Selon les citoyen·nes, associations et mouvements présents, « ces projets constituent pour les territoires concernés un désastre écologique, socio-économique et humain »

Bien qu’il en existe probablement des milliers sur le seul territoire français, Reporterre en a répertorié 370 sur sa carte interactive, en collaboration avec Le Mouvement et Partager C’est Sympa. Un recensement non exhaustif donc, mais qui respecte tout de même la pluralité des combats de par « leur situation géographique, leur statut actuel (défaite, victoire ou en cours de mobilisation) ou le type de projet contesté », selon le sociologue Kevin Vacher du laboratoire d’éducation populaire « Groupe de Diffusion, de Recherche et de Veille citoyenne (GDRV) ».

Malgré une certaine hétérogénéité énoncée ci-dessus, ces projets n’ont pas été regroupés sous un même label sans raison. K. Vacher a en effet observé certaines redondances de conséquences néfastes pour les populations locales, et avantageuses pour le secteur privé : artificialisation massive des sols, extension urbaine, logiques consuméristes exagérées et de métropolisation, concurrences des territoires ou encore mise au service des institutions publiques au profit de multinationales. 

Ce caractère « public-privé » favorise en réalité des entreprises éloignées des territoires au détriment du développement local, alors que le « localisme » est un argument régulièrement avancé pour justifier l’implantation des grands projets. Ces logiques de profits ont en réalité de graves conséquences sur les conditions de travail : emplois précaires, usants, dangereux et mal payés.
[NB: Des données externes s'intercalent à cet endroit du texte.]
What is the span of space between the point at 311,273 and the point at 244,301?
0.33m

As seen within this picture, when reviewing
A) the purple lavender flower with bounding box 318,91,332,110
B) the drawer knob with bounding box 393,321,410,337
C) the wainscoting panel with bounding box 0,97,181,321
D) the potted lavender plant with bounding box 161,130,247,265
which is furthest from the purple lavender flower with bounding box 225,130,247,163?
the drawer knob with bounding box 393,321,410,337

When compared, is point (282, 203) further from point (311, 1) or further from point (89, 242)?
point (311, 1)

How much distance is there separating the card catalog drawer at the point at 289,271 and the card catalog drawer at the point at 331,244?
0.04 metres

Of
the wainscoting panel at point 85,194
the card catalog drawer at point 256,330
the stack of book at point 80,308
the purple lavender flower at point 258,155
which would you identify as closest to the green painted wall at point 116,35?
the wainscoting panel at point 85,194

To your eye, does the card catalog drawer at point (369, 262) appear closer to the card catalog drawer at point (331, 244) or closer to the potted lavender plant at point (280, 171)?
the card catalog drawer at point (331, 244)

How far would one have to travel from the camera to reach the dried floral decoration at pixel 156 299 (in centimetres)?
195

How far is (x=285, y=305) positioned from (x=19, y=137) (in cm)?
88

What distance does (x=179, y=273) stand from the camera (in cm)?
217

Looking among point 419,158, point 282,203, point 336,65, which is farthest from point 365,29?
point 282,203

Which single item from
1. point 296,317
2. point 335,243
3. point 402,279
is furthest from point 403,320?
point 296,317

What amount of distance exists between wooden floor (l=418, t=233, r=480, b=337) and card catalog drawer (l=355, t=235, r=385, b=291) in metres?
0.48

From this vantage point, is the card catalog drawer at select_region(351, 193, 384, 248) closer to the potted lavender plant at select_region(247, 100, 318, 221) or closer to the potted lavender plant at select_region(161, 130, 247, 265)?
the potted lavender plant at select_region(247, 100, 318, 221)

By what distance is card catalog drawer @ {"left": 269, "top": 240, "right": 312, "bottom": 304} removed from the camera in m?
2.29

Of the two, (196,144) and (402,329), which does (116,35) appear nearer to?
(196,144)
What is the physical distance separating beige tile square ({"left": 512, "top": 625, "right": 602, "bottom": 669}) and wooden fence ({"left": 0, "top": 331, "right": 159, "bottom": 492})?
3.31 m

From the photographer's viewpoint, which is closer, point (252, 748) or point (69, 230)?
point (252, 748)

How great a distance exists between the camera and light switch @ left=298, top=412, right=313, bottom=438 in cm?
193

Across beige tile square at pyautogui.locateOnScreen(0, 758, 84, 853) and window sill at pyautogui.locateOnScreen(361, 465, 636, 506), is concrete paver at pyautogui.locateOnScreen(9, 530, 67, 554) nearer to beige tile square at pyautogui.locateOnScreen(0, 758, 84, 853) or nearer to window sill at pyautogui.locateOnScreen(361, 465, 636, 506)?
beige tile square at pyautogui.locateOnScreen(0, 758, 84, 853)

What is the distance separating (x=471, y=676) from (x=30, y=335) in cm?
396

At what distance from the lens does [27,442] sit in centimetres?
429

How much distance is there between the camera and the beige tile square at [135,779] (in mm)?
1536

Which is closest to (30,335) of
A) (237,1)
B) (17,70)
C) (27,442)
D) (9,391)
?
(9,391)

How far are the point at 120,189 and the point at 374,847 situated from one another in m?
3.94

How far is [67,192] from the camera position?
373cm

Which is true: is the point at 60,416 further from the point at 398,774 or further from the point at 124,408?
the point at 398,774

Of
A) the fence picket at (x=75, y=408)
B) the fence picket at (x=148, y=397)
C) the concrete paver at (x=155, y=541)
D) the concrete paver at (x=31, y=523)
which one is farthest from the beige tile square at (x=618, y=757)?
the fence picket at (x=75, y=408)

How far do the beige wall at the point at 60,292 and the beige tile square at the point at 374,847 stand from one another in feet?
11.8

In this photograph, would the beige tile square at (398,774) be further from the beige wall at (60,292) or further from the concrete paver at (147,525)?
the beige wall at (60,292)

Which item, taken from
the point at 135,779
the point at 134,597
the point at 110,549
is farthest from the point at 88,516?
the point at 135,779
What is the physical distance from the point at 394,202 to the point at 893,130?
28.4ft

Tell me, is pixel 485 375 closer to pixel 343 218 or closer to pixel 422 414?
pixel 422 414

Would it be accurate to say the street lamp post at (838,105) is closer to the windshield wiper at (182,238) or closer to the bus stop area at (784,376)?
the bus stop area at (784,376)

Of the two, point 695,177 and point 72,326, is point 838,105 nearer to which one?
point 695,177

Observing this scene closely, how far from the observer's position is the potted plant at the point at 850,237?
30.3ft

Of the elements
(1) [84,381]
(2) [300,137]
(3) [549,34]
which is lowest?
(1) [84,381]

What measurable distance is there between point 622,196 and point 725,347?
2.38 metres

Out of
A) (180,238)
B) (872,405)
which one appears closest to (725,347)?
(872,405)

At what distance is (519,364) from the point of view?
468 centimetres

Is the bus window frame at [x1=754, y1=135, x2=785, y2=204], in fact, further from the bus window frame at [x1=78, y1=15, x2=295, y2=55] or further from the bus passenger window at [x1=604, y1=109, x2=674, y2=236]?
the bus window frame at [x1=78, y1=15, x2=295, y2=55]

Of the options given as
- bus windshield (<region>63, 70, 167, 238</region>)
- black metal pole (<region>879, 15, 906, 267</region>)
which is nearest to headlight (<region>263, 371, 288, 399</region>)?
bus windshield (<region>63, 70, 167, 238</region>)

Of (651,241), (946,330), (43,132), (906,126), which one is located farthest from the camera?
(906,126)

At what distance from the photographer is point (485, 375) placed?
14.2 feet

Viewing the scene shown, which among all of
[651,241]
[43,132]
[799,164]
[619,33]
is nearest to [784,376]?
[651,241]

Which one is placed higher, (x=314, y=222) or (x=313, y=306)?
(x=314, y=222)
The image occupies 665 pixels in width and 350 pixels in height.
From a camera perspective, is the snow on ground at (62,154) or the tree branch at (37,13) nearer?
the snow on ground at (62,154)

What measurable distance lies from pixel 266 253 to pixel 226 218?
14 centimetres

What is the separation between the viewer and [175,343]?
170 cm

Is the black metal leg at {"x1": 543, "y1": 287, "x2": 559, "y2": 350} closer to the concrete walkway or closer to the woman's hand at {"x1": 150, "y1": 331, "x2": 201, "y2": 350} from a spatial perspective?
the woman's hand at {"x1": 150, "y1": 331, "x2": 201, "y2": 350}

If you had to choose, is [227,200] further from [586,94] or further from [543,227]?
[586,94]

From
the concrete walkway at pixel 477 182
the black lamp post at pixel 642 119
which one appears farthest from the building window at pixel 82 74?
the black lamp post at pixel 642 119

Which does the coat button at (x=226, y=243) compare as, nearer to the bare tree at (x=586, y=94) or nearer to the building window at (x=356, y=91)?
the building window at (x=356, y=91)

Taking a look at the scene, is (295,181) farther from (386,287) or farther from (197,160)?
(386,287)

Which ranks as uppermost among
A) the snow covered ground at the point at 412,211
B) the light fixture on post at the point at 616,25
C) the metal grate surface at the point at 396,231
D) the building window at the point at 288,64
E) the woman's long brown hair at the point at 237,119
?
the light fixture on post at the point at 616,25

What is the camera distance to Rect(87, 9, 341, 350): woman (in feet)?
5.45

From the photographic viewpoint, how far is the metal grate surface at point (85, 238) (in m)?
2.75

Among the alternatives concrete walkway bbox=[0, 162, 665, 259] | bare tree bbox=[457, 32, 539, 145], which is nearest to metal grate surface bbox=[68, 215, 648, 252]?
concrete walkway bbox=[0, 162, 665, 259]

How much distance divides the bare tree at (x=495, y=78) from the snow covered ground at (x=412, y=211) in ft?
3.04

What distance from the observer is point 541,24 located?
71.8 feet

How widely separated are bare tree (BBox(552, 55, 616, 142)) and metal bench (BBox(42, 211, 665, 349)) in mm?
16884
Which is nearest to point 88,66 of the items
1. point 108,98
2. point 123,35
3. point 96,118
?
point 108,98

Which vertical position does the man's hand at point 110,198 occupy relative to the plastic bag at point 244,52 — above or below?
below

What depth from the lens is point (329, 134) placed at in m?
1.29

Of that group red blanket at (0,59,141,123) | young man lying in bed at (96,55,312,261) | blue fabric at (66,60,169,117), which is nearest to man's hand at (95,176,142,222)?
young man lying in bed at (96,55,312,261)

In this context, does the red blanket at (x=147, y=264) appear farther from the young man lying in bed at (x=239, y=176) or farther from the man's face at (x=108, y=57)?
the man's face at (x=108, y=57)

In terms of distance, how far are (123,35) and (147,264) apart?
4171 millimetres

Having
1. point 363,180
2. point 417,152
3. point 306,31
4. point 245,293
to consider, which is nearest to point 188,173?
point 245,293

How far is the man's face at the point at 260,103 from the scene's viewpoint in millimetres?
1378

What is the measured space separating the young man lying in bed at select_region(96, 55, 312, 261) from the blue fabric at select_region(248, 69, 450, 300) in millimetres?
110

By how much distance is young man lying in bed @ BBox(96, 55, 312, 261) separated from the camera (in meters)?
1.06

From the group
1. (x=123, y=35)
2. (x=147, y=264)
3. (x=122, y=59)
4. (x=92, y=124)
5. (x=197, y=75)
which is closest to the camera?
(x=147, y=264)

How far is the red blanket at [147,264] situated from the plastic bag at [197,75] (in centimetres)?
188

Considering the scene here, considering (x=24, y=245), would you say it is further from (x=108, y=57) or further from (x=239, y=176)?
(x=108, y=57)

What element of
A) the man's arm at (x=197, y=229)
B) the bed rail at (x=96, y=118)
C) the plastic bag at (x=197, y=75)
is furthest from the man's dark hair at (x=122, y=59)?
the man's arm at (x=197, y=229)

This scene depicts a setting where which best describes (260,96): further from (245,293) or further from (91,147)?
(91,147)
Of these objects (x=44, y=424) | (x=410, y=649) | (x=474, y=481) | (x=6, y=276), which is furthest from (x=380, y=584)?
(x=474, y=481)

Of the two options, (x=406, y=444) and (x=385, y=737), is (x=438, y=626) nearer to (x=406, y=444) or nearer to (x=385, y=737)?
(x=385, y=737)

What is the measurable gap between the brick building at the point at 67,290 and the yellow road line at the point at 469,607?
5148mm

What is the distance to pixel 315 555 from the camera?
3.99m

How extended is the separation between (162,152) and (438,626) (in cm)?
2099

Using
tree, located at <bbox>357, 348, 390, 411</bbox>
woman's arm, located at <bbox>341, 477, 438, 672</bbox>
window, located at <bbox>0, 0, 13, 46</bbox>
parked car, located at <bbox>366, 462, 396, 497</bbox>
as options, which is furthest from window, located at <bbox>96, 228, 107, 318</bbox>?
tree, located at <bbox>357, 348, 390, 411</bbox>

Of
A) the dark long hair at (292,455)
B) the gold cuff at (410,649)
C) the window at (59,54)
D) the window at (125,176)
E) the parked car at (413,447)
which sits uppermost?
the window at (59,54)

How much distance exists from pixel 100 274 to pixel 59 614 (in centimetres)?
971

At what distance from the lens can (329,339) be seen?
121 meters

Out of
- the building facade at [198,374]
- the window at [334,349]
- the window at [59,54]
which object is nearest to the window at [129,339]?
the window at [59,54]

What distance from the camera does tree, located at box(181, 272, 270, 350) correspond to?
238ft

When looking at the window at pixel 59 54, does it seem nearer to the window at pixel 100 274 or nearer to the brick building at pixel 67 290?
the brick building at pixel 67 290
Le sociologue l’affirme, ces projets favorisent « un capitalisme destructeur, polluant et prédateur des espaces ». En somme, une triple violence :
– D’abord financière avec un creusement des inégalités, dû à l’enrichissement du secteur privé (la fameuse théorie du ruissellement qui cache en réalité un écrasement de la population précaire).
– Ensuite sanitaire et enfin environnementale (difficile de séparer les deux) avec des projets s’inscrivant dans une aggravation globale de la crise écologique, mais ici très concrètement et localement sous la forme de risques sanitaires qu’encourent les riverain·es.

L’absurde oxymore « éco-terrorisme »

Mais alors, qui sont ces citoyen·nes qui se mobilisent pour faire front contre ces projets destructeurs du social et de l’environnement ? « Encore des bobos écolos » fulmineront les détracteurs, qui n’ont d’autres passe-temps que de pester sur celleux qui risquent la répression policière et les attaques calomnieuses venues de politiques ou éditorialistes… 

« Eco-terroristes », cette agression verbale a même été prononcée par le ministre de l’intérieur Gérald Darmanin pour nommer les militant·es des Soulèvements de la Terre. Des individu·es qui déploient pourtant de l’énergie physique et mentale afin de contrer ne serait-ce qu’une poignée de projets parmi ces milliers qui vont à l’encontre de l’intérêt général.

- Pour une information libre ! -Soutenir Mr Japanization sur Tipeee
« Marche des libertés contre les idées d’extrême droite », à Paris le 12/06/2021. Crédit : Jeanne Menjoulet (Flickr).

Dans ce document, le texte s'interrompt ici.